**EXTRACT PROVIDED**
>> BEGIN

Image: Sylvia Wald Sylvia Wald's many works are also hybrids between collage and assemblage.  The artist clearly loved paper for its own visual properties, and in these works paper is combined with other materials - often including wood in the form of twigs - but generally featuring the many properties of paper. By painting it, soaking it with color, folding or bending or twisting or ripping it, Wald revealed the many sides of paper. She also worked in sculpture as far back as the 1940s, although her later pieces are wholly individual works that delight in the metamorphosis of the most homely or unlikely materials into objects of whimsy, fascination, and delight. "The more rough-hewn, or industrial, or ephemeral a material, the greater was the artist's ability to transform it," said Mr. Wechsler. "The career of Sylvia Wald is an exemplar of the power of the personal artistic imagination paired with technical expertise. She remained an individual who generated her own ideas and forms, following her own interests."

>> END

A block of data

>> BEGIN

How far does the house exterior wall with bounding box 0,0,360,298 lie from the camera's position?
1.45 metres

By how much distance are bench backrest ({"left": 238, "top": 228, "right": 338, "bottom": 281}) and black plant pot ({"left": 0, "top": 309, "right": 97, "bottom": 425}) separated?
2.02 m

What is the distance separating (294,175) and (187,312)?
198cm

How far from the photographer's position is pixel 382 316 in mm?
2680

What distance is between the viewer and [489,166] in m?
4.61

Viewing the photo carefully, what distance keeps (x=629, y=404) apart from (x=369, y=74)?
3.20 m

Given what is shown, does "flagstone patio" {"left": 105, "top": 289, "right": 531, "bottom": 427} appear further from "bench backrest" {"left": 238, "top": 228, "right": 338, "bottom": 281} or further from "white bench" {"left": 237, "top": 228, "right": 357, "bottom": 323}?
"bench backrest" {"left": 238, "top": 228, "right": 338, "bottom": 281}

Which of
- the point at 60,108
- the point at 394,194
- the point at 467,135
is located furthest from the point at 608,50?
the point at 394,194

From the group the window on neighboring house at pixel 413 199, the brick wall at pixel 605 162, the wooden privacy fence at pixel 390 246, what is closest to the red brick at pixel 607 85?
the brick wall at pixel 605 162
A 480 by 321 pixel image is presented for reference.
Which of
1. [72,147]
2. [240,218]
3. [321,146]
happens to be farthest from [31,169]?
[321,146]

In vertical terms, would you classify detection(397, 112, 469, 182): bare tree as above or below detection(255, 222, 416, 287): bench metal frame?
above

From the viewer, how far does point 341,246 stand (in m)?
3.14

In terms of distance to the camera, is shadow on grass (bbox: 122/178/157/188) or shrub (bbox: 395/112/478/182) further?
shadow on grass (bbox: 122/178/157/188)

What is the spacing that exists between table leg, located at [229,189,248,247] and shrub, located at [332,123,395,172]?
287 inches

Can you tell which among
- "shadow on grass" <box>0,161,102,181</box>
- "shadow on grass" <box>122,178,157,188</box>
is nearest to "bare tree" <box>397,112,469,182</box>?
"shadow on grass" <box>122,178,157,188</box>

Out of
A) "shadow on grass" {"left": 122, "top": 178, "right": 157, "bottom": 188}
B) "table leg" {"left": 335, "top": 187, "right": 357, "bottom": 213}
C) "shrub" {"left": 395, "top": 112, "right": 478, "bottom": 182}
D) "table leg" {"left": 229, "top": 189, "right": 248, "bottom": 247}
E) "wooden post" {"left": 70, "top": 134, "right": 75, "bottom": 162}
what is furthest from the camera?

>> END

**TASKS AND EXERCISES**
**a.** Please recast the listing, from the line containing "From the group" through the end of the listing, as a JSON list of strings with one string per line and blank lines omitted.
**b.** Continue the passage on Sylvia Wald's work from its final sentence.

**RESPONSE LIST**
**a.**
[
  "From the group the window on neighboring house at pixel 413 199, the brick wall at pixel 605 162, the wooden privacy fence at pixel 390 246, what is closest to the red brick at pixel 607 85?",
  "the brick wall at pixel 605 162",
  "A 480 by 321 pixel image is presented for reference.",
  "Which of",
  "1. [72,147]",
  "2. [240,218]",
  "3. [321,146]",
  "happens to be farthest from [31,169]?",
  "[321,146]",
  "In vertical terms, would you classify detection(397, 112, 469, 182): bare tree as above or below detection(255, 222, 416, 287): bench metal frame?",
  "above",
  "From the viewer, how far does point 341,246 stand (in m)?",
  "3.14",
  "In terms of distance to the camera, is shadow on grass (bbox: 122/178/157/188) or shrub (bbox: 395/112/478/182) further?",
  "shadow on grass (bbox: 122/178/157/188)",
  "What is the spacing that exists between table leg, located at [229,189,248,247] and shrub, located at [332,123,395,172]?",
  "287 inches",
  "Can you tell which among",
  "- \"shadow on grass\" <box>0,161,102,181</box>",
  "- \"shadow on grass\" <box>122,178,157,188</box>",
  "is nearest to \"bare tree\" <box>397,112,469,182</box>?",
  "\"shadow on grass\" <box>122,178,157,188</box>",
  "Out of",
  "A) \"shadow on grass\" {\"left\": 122, \"top\": 178, \"right\": 157, \"bottom\": 188}",
  "B) \"table leg\" {\"left\": 335, \"top\": 187, \"right\": 357, \"bottom\": 213}",
  "C) \"shrub\" {\"left\": 395, \"top\": 112, \"right\": 478, \"bottom\": 182}",
  "D) \"table leg\" {\"left\": 229, \"top\": 189, \"right\": 248, \"bottom\": 247}",
  "E) \"wooden post\" {\"left\": 70, \"top\": 134, \"right\": 75, \"bottom\": 162}",
  "what is furthest from the camera?"
]

**b.**
Sylvia Wald's works are featured in many national and international collections, among them: the Metropolitan Museum of Art, Museum of Modern Art, The Brooklyn Museum, Brooklyn, The Whitney Museum of American Art, The Solomon R. Guggenheim Museum, in New York, Philadelphia Museum of Art, Philadelphia, Pennsylvania, National Gallery of Art, Washington D.C, Bibliotheque Nationale, Paris, France, and the Victoria and Albert Museum, London, England.

The Thomas J. Walsh Art Gallery is free and open to the public. Hours: Tuesday through Saturday, 11 a.m. to 5 p.m., Sundays from noon to 4 p.m., and approximately one hour prior to curtain and during intermission at all Quick Center events.

The Regina A. Quick Center for the Arts is located on the campus of Fairfield University at 1073 North Benson Road in Fairfield, Connecticut. Entrance to the Quick Center is through the Barlow Road gate at 200 Barlow Road. Free, secure parking is available. Access for people with disabilities is available throughout the Quick Center. Fairfield University is located off exit 22 of Interstate-95. For further information and directions, call (203) 254-4010 or 1-877-278-7396, or visit www.fairfield.edu/quick.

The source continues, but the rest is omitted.